Common Core State Standards

CCSS.ELA.W.11-12.1a Introduce precise, knowledgeable claim(s), establish the significance of the claim(s), distinguish the claim(s) from alternate or opposing claims, and create an organization that logically sequences claim(s), counterclaims, reasons, and evidence.
CCSS.ELA.W.11-12.1b Develop claim(s) and counterclaims fairly and thoroughly, supplying the most relevant evidence for each while pointing out the strengths and limitations of both in a manner that anticipates the audience’s knowledge level, concerns, values, and possible biases.


50 minutes


Handout: Legal scenarios

Rubric: Legal scenarios

Answer key: Legal scenarios

Lesson step-by-step

1. Introduction — 5 minutes

Ask students to provide what the topics of the past few days of lecture have included (ex: Libel, Copyright, Invasion of Privacy, etc.).

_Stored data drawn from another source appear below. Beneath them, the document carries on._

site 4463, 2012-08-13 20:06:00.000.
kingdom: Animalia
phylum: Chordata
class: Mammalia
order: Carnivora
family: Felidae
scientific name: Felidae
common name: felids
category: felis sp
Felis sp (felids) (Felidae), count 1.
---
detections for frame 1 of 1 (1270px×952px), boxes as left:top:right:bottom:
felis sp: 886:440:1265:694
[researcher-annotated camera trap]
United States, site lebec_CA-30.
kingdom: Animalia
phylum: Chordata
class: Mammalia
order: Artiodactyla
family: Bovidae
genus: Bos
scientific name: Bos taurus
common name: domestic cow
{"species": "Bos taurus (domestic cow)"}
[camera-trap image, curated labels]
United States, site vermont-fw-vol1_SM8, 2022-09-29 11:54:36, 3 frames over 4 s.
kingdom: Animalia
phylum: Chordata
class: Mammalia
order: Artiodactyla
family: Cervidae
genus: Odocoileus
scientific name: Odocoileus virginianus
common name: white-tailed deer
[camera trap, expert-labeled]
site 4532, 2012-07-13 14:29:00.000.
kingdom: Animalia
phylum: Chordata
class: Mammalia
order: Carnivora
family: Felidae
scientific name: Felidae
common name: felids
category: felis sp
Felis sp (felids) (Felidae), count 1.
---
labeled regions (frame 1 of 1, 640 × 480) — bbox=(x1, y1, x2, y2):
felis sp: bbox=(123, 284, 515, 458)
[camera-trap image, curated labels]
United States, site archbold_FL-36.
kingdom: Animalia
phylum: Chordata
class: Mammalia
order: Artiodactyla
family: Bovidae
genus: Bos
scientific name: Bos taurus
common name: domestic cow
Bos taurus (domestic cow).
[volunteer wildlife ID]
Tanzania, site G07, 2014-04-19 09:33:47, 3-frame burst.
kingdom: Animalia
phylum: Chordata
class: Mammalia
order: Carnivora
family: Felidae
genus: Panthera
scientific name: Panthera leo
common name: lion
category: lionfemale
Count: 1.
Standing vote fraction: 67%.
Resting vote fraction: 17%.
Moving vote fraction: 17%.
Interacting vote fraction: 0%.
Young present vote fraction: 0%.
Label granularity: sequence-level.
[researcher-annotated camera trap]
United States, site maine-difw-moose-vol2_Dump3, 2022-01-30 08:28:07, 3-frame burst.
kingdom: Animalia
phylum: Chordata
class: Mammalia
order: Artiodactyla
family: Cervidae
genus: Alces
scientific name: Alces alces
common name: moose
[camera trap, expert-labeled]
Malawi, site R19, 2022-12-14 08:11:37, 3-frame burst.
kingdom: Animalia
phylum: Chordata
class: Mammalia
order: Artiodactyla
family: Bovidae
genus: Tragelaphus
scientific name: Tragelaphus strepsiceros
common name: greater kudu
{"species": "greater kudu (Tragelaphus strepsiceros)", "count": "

2. Small student groups — 30 minutes

Students should form groups of no more than four students. Students should discuss each scenario and use what they’ve learned in their points. Each group should have a recorder who writes down what the group discusses and decides. Remind them to use their notes and fully analyze each scenario. Tell them you will randomly grade their answers to one of the scenarios. The notes should be complete enough that someone else could easily understand and present their notes.

3. Large groups — 10 minutes

Ask student groups to exchange papers. Each group then presents the ideas of the other group. Different groups should lead each scenario while other groups further the discussion by adding more points to the discussion.

4. Last chance — 5 minutes

Each group gets this time to fill in any gaps they learned about during the presentations. Scenario answers are due at the end of the hour.

5. Evaluation — 0 class time

Teacher randomly grades one of each groups’ written scenarios.